U.S. Ag Secretary Tom Vilsack says his agency’s consideration of restrictions for biotech alfalfa should not be a concern to Iowa farmers who plant genetically-engineered corn and soybeans. The U.S.D.A. is considering new rules for the location and cultivation of hay fields planted with Roundup Ready alfalfa.
“What we’re having is a discussion and a conversation to try to take the courts out of determining who gets to farm and who doesn’t get to farm,” Vilsack says.
A federal court in California ordered the U.S.D.A. to consider the economic and environmental problems organic growers encounter when their fields are next to a field where Roundup Ready alfalfa is planted. Vilsack is inviting organic farmers and traditional farmers who embrace genetically-modified seeds to have a conversation in his office to try to resolve the disputes.
“This is a very complicated discussion and one that probably should have taken place a long time ago,” Vilsack says. “We’ve seen a rapid adoption of biotechnology in alfalfa and many other areas of agriculture. At the same time we’ve seen a substantial expansion and growth of organic productionm, We want both of them to survive and both of them to be profitable and we want both of them to sort of co-exist in the same neighborhood.”
Vilsack suggests coming up with a plan that both sides can embrace may put an end to the parade of lawsuits which have been filed, challenging the planting of some genetically-modified crops, like alfalfa and sugar beets. Organic growers complain their crops are compromised by cross-pollination from a neighboring field where genetically-modified crops are being grown.
“How can we get to a point where I get to farm and you get to farm and a judge can’t say to you, ‘You can’t farm the way you want to farm,’ or the judge says to me, ‘You have to stop doing what you’re doing,'” Vilsack says. “That’s not good for agriculture.”
Genetically-modified or “biotech” crops were introduced in the U.S. in 1996. According to the U.S.D.A., 90 percent of the corn and 96 percent of the soybeans planted in Iowa in 2010 were a genetically-engineered variety.
“We need the biotechnology.
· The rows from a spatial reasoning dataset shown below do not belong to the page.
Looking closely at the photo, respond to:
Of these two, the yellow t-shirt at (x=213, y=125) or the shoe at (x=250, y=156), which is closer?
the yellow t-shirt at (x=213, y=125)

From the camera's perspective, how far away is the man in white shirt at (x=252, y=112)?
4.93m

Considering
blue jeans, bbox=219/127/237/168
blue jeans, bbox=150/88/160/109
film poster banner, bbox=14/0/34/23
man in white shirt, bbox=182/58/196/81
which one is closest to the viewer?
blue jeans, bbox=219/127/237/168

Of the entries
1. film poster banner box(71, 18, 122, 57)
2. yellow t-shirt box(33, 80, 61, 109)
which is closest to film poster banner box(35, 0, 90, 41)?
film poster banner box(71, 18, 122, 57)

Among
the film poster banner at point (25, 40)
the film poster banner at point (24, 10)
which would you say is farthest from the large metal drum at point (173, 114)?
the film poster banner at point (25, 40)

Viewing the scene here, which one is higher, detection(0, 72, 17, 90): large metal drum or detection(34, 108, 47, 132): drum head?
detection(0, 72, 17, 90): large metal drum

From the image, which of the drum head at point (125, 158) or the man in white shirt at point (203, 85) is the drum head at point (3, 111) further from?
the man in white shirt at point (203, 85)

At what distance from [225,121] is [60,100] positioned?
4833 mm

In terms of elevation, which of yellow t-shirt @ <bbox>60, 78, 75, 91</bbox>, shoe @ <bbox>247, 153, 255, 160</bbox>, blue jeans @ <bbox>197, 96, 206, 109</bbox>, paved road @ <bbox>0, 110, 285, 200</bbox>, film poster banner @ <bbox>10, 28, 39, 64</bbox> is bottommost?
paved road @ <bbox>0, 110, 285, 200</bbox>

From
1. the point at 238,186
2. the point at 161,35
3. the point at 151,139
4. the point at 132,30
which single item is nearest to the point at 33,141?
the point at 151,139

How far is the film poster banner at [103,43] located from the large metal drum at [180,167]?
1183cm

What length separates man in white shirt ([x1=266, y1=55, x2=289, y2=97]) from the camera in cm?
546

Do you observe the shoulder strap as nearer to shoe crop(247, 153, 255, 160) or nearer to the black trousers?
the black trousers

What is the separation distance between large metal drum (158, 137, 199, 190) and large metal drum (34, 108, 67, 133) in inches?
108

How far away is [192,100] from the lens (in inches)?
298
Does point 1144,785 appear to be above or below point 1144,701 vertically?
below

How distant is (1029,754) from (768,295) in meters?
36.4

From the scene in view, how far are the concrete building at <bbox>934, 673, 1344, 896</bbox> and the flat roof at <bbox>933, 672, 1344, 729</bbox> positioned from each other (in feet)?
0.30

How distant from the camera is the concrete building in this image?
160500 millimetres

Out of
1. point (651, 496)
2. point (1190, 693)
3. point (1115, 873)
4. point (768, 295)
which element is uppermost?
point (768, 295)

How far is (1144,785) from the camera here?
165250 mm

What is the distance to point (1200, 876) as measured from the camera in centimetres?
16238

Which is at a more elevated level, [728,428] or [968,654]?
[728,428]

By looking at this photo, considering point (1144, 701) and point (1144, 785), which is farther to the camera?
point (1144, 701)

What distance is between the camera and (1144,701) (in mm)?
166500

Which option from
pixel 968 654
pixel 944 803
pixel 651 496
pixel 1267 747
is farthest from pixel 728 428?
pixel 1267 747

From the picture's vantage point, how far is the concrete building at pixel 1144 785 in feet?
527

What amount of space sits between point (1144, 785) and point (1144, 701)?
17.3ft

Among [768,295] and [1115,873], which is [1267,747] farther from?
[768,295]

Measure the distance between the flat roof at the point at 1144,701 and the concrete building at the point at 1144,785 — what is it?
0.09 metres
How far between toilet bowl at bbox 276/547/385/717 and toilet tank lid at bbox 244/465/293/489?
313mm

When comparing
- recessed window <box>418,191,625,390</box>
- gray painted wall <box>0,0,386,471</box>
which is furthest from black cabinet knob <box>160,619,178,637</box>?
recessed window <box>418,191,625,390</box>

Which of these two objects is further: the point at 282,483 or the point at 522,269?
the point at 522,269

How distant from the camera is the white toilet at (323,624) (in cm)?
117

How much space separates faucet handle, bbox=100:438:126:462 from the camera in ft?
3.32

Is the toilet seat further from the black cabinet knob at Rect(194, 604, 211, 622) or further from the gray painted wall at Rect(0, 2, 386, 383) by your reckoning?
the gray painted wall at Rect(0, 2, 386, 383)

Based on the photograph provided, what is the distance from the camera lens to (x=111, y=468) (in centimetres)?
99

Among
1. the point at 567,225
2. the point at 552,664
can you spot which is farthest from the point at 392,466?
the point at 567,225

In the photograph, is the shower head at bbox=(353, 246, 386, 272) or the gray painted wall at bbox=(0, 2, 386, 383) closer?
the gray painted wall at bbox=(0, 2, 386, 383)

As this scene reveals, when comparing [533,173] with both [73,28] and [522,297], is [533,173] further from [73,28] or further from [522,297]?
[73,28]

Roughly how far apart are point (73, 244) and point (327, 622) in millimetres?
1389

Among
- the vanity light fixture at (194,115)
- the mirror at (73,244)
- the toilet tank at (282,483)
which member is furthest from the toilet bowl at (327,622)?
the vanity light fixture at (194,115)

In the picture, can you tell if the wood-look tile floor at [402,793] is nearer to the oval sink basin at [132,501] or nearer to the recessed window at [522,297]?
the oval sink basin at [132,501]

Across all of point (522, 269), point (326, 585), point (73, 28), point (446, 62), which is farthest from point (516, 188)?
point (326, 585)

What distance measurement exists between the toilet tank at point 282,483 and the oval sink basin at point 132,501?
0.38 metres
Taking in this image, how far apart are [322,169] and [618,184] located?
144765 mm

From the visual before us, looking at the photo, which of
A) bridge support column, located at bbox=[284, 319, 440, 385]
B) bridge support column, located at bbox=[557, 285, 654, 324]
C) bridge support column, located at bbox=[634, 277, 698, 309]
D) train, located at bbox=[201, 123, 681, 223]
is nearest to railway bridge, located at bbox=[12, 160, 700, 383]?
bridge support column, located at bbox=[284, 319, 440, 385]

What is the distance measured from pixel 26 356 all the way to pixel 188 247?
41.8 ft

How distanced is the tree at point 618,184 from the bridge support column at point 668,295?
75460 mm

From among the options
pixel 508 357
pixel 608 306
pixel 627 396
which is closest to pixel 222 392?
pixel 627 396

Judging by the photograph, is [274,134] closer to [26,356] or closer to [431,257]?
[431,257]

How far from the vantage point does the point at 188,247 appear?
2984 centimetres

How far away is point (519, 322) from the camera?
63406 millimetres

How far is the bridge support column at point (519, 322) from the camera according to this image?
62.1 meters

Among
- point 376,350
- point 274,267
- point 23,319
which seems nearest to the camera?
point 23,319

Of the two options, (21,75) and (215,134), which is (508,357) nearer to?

We need the capacity to produce more on less — the capacity to use less pesticides and chemicals and water in an ever increasing demand globally for food,” Vilsack says. “At the same time, this organic operation is very profitable. It can help small farmers stay on the farm. It can help repopulate rural communities and there’s a greater consumer demand for it, so we need to figure out how to do both.”
Vilsack made his comments during taping of the Iowa Public Television program, “Iowa Press,” which airs Friday night at 7:30.